If the confidence intervals overlap, it is still possible that the estimates are significantly different. If they do not overlap, then they are significantly different. With this in mind, also note that splitting the dataset on the binary variable is not a great idea because you are losing statistical power. The more unbalanced the groups are (many more 0s than 1s or vice versa, or where the two groups have very different variances), the bigger this problem becomes.
Let's look at a simple example, where the variable is statistically significant, but splitting on the variable results in overlapping confidence intervals:
set.seed(9876)
N <- 1000
x <- rbinom(N, 1, 0.2)
y <- 0 + x + rnorm(N, 0, 6)
dt <- data.frame(y, as.factor(x))
m0 <- lm(y ~ x, data = dt)
summary(m0)
This produces:
Coefficients:
Estimate Std.
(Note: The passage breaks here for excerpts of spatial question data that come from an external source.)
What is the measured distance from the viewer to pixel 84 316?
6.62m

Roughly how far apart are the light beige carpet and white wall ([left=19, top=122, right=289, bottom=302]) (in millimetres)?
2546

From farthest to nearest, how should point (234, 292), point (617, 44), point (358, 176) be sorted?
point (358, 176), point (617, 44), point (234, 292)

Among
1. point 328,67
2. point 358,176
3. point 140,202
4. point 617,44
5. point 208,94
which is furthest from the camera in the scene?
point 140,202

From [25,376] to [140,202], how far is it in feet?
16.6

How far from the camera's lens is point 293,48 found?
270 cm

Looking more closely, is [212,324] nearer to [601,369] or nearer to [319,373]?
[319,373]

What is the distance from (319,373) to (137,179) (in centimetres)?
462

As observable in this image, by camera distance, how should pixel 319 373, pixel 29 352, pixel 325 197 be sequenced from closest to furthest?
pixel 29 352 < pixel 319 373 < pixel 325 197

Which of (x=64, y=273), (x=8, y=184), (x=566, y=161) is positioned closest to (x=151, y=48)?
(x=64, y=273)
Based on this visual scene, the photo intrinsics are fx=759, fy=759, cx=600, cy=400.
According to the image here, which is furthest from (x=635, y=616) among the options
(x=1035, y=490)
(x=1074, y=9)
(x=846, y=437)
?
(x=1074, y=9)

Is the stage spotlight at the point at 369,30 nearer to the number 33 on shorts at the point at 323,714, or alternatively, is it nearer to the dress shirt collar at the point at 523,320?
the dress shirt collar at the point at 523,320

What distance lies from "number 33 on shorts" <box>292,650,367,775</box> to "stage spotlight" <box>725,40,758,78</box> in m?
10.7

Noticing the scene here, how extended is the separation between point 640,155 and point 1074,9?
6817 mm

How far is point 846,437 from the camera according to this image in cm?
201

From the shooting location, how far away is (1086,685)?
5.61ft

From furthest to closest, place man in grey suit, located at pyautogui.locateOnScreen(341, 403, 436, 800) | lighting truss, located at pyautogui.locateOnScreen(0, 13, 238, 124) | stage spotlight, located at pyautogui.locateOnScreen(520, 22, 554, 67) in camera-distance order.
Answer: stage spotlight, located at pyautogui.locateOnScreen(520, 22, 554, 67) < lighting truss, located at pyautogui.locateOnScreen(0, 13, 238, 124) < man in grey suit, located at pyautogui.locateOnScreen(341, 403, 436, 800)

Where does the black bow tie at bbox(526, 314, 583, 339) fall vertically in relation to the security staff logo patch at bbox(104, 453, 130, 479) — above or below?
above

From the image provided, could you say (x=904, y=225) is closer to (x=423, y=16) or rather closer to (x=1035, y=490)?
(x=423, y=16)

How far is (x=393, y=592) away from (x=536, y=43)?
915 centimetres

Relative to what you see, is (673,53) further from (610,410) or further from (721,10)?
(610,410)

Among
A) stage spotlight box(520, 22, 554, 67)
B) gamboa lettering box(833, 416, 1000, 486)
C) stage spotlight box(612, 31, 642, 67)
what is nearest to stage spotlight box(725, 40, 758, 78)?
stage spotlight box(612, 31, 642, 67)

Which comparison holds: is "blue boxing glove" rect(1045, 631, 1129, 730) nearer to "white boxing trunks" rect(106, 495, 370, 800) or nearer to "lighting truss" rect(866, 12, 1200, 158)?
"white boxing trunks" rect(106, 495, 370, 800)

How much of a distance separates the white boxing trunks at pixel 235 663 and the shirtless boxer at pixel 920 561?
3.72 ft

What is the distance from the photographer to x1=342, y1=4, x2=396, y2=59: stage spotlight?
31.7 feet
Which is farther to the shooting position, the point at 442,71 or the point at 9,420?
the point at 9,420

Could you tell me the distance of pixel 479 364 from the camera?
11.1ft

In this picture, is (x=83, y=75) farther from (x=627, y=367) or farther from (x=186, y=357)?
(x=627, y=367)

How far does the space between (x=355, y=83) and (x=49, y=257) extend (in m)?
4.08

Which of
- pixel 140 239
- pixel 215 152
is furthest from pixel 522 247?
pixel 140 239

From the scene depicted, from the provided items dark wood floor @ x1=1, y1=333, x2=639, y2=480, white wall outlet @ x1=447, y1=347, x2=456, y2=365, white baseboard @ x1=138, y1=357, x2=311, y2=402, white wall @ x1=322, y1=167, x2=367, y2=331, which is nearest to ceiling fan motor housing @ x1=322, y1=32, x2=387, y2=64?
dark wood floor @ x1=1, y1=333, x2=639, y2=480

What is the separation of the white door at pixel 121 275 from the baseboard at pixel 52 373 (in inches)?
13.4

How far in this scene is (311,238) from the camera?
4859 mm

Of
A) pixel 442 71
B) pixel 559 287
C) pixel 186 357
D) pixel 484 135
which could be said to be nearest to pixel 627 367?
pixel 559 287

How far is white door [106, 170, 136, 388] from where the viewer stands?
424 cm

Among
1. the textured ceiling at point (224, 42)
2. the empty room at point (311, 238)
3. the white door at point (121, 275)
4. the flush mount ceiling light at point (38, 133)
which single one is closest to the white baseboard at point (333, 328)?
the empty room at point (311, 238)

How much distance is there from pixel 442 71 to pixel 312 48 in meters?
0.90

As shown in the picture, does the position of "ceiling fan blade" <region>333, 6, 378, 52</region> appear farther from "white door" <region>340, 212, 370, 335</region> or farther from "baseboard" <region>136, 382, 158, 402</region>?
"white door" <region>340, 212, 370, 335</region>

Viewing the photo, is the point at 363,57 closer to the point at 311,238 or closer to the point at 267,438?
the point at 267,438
Error t value Pr(>|t|)
(Intercept) -0.0967 0.2116 -0.457 0.6478
x 1.0216 0.4767 2.143 0.0324 *
So x
is significant at the 5% level.
Now, we split the data, as suggested in the OP and form confidence intervals for the response variable:
dt1 <- subset(dt, x == 0)
dt2 <- subset(dt, x == 1)
m1 <- lm(y ~ 1, data = dt1)
m2 <- lm(y ~ 1, data = dt2)
lapply(list(m1, m2), confint)
which produces:
[[1]]
2.5 % 97.5 %
(Intercept) -0.5180074 0.3246138
[[2]]
2.5 % 97.5 %
(Intercept) 0.1338219 1.715985
As these intervals overlap, we cannot conclude anything about statistical significance. This is equivalent to not rejecting the null hypothesis that the means of the two groups are equal.
So, it is better to use the t-test from the model that includes all the data.